Che ci piaccia o meno, dovremmo
finire tra le file dei cattivi e lottare sino all’ultimo respiro per arrivare
in alto e non essere solo carne da macello.
Già perché il potere odora di
sangue e attira squali e mostri di ogni genere.
Questo lo sanno bene il Nero, L’inglese
e Bimbo, meglio conosciuti come I Lupi di Roma e sono i protagonisti principali
di Caput Mundi – Città di Lupi, un albo a fumetti nato da un’idea di Roberto
Recchioni e pubblicato da Editoriale Cosmo.
Si tratta del primo numero di sei
che ha il compito di presentare nuovi personaggi e creare un universo condiviso
che si amplierà in altre testate singole. Un progetto ambizioso che, a quanto
ho potuto leggere, è partito molto bene.
I Lupi non sono degli eroi, ma
tre criminali di piccolo taglio che in seguito a un lavoro su commissione
riescono a racimolare un po’ di grana. Soldi che farebbero comodo a Greta -
capo di un’altra batteria criminale – per
rubare allo Sceriffo gli incassi delle piazze di spaccio.

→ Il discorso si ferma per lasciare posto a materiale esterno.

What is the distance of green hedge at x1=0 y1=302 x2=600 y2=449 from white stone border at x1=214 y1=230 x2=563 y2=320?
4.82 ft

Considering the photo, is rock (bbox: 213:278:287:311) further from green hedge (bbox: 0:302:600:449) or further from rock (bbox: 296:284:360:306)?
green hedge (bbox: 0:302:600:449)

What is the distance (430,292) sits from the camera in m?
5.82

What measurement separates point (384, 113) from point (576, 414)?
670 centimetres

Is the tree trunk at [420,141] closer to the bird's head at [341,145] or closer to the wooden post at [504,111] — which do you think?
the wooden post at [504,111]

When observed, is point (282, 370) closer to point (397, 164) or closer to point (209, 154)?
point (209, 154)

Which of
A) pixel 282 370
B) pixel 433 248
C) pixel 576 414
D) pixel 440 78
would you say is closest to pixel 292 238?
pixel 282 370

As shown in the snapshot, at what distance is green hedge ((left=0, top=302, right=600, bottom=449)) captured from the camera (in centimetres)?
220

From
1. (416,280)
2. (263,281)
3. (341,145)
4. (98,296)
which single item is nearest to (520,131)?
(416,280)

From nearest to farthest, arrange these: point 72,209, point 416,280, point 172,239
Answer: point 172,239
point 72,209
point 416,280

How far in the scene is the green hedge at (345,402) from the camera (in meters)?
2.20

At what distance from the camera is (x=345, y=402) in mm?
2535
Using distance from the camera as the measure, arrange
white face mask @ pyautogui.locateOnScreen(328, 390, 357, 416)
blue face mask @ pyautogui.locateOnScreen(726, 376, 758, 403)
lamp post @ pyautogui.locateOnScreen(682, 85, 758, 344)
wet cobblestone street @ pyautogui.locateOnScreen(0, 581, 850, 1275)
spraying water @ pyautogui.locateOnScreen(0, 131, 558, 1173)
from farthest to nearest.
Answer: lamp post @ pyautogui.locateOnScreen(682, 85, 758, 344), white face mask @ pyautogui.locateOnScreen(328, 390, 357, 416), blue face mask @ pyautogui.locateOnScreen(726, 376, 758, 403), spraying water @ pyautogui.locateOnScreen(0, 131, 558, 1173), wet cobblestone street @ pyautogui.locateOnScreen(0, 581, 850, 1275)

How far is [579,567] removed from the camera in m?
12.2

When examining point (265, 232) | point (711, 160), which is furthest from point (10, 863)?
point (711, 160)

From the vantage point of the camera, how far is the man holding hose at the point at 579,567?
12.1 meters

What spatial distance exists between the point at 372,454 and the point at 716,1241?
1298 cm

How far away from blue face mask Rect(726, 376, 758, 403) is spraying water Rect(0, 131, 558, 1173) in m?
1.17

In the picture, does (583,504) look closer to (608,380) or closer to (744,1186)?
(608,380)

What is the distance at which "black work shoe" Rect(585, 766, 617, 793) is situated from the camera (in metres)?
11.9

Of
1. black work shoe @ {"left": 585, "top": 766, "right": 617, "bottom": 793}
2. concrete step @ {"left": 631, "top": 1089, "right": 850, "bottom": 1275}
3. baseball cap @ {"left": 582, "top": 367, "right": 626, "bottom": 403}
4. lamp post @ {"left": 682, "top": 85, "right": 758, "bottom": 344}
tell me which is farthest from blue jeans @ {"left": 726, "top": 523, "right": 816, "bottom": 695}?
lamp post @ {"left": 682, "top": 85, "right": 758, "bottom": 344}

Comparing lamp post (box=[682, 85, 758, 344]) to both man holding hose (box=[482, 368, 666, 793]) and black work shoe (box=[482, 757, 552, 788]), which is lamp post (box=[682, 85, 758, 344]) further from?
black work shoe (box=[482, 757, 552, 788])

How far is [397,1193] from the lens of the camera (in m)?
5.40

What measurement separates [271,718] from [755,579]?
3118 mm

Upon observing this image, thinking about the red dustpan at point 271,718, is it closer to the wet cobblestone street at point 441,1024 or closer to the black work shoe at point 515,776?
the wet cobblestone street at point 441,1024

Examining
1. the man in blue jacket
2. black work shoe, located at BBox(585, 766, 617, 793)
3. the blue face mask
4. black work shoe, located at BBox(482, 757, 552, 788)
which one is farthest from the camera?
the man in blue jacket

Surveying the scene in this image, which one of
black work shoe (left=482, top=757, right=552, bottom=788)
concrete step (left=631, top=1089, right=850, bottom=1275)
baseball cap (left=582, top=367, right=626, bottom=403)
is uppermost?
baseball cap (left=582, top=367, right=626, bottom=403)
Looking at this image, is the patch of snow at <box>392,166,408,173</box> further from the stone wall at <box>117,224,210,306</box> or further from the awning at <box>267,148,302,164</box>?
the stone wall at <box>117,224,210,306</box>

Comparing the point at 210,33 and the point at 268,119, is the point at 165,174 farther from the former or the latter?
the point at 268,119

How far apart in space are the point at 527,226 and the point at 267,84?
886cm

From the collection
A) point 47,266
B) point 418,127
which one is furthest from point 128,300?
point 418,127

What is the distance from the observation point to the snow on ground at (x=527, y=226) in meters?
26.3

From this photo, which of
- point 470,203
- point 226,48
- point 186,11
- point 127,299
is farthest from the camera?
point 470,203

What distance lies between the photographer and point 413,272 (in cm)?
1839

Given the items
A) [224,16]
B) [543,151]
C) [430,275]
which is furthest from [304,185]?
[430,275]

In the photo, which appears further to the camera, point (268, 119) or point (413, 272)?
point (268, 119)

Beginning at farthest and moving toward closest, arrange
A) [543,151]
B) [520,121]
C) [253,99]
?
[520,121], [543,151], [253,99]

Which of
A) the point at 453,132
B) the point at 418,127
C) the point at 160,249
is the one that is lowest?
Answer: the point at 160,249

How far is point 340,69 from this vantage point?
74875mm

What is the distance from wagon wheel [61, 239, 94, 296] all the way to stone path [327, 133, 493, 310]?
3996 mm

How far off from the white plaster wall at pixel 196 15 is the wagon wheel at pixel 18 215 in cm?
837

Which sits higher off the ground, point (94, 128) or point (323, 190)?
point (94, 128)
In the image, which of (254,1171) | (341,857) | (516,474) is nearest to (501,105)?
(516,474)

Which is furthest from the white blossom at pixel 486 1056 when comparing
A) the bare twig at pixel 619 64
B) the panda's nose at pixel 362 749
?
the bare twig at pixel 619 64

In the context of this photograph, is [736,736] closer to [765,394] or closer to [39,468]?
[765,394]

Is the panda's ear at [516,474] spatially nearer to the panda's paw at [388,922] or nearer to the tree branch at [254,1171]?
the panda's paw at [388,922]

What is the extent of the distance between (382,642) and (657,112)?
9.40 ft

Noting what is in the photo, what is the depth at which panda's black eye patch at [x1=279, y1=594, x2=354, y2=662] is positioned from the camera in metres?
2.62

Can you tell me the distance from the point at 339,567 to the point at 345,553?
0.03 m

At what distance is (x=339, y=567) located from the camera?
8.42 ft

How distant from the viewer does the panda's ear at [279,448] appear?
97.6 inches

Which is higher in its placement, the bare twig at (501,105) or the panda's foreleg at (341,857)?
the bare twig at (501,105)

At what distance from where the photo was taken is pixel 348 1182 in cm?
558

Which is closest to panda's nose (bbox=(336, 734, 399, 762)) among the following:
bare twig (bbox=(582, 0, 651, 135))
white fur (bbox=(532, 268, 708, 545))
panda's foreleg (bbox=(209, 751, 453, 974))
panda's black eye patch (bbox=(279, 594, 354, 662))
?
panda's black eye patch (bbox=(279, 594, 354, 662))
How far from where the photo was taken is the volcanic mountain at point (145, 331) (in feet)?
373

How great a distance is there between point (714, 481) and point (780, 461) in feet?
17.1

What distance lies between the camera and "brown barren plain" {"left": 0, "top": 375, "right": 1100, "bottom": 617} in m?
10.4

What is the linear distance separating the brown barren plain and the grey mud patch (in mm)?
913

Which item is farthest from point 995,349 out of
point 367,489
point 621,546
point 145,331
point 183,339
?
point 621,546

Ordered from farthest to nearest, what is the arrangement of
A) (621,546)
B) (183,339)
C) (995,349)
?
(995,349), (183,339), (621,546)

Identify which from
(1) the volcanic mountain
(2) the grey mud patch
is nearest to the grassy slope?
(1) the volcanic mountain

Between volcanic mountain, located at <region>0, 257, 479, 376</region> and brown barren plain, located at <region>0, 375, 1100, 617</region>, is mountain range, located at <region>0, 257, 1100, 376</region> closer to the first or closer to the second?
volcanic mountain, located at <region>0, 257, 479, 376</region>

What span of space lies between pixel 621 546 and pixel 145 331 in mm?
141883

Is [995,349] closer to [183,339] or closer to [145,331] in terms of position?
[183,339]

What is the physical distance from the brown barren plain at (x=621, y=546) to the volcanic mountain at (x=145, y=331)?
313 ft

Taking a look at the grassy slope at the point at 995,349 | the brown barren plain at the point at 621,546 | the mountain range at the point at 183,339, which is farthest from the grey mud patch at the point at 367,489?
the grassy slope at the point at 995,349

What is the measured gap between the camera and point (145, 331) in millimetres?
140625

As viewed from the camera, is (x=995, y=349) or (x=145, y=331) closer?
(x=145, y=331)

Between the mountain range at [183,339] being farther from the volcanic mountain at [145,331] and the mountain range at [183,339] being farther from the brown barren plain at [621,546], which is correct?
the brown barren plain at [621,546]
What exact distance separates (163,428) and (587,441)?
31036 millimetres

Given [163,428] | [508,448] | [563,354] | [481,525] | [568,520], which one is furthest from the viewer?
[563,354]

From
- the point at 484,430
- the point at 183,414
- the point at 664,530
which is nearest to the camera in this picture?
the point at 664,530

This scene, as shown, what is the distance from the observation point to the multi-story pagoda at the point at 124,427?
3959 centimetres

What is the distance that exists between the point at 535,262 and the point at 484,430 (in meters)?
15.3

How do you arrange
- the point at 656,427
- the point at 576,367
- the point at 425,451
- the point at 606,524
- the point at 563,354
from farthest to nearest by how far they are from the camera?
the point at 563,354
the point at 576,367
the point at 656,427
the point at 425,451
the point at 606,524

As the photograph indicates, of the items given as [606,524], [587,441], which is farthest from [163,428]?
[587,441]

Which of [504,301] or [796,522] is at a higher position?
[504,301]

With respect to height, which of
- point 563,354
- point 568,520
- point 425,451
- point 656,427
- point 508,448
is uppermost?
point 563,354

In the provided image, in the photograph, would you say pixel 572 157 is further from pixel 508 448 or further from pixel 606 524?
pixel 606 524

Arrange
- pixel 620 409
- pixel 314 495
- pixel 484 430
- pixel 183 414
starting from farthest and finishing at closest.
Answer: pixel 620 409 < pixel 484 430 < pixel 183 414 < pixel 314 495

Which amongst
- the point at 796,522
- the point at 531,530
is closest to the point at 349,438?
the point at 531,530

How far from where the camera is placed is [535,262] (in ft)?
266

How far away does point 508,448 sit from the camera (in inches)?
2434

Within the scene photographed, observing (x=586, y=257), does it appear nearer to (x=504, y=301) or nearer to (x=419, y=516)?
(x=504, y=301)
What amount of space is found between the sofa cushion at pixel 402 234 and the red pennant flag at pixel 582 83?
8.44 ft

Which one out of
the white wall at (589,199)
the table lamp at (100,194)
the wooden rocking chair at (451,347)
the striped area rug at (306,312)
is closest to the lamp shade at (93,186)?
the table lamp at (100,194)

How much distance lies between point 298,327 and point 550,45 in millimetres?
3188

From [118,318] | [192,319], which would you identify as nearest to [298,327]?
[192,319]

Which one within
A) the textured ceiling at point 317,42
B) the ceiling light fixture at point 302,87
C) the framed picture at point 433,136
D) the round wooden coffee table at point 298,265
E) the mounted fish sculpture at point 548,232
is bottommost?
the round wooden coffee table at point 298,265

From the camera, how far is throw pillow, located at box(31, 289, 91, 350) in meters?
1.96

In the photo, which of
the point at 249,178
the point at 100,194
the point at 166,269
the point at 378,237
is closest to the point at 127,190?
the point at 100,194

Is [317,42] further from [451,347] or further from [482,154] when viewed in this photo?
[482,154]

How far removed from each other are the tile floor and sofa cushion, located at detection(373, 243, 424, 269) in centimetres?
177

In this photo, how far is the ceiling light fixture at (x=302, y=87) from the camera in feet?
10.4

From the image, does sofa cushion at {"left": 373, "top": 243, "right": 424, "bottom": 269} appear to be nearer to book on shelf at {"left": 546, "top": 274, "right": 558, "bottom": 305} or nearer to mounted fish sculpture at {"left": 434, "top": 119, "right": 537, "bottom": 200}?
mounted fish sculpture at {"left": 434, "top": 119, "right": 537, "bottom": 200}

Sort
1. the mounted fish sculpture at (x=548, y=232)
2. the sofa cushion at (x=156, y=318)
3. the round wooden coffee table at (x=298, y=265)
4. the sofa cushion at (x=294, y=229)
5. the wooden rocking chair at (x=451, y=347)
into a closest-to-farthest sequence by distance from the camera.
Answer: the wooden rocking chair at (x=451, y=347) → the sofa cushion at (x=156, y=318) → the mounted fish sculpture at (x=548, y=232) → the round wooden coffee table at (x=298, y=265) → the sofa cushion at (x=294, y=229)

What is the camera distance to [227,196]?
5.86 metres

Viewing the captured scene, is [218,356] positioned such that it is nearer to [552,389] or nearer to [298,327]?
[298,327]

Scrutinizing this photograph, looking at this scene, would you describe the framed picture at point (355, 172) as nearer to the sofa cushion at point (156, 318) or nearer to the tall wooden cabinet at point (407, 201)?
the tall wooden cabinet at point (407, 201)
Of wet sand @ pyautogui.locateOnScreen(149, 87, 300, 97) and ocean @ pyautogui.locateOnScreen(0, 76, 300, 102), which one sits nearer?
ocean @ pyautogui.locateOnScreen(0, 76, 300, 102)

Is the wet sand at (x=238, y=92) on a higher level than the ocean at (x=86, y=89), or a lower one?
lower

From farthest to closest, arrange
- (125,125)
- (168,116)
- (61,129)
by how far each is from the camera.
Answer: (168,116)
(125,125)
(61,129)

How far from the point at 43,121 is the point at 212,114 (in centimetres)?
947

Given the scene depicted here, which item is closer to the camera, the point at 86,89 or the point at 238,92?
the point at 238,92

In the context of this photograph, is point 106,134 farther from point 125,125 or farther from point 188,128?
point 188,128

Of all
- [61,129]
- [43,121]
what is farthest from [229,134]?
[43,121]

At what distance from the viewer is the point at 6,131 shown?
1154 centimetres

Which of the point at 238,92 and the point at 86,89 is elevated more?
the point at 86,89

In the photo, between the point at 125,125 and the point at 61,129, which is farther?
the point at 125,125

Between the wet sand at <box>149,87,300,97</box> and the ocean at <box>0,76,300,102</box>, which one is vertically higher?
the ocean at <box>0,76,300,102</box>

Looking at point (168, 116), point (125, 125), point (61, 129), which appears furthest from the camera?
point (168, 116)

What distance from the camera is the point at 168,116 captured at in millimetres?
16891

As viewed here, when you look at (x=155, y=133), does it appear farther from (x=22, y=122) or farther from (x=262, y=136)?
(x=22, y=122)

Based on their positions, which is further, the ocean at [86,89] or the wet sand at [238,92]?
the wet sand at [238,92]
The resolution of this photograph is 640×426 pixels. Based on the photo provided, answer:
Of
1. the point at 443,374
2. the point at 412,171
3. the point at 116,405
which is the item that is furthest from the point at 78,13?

Città di lupi è una storia pulp,
dai toni e dalle atmosfere degne di Gomorra e Romanzo Criminale ma con una piacevolissima
spruzzata di Dal tramonto all’alba. Fin da subito il lettore è immerso nella
frenesia di una rapina in cui tutto va a puttane e, prima che venga calato il sipario,
parte un flashback che ci porta a conoscere la loro storia.
La sceneggiatura di Michele
Monteleone e Dario Sicchi non conosce tempi morti, non procede mai con il freno
a mano tirato e Pietrantonio Bruno, con un tratto asciutto ed essenziale, non
aggiunge nulla di superfluo e rende più dinamica una storia ad alto tasso di adrenalina.
Anticipata sin dalla copertina,
la presenza del Vampiro Pietro Battaglia si fa sentire e, pur essendo un
comprimario, è il nucleo attorno al quale ruota il destino dell’Urbe Eterna.
Creato da Roberto Recchioni, per
chi ancora non conoscesse Pietro Battaglia, è un vampiro nato tra le trincee
della Prima Guerra Mondiale e che si è ritrovato coinvolto in tutti i fatti
oscuri della storia italiana. Una presenza degna dei romanzi di Macchiavelli,
Genna e Sarasso.
Giusto per citare qualche nome. Detto
questo, andate in edicola e non perdete l’occasione di fare una buona lettura.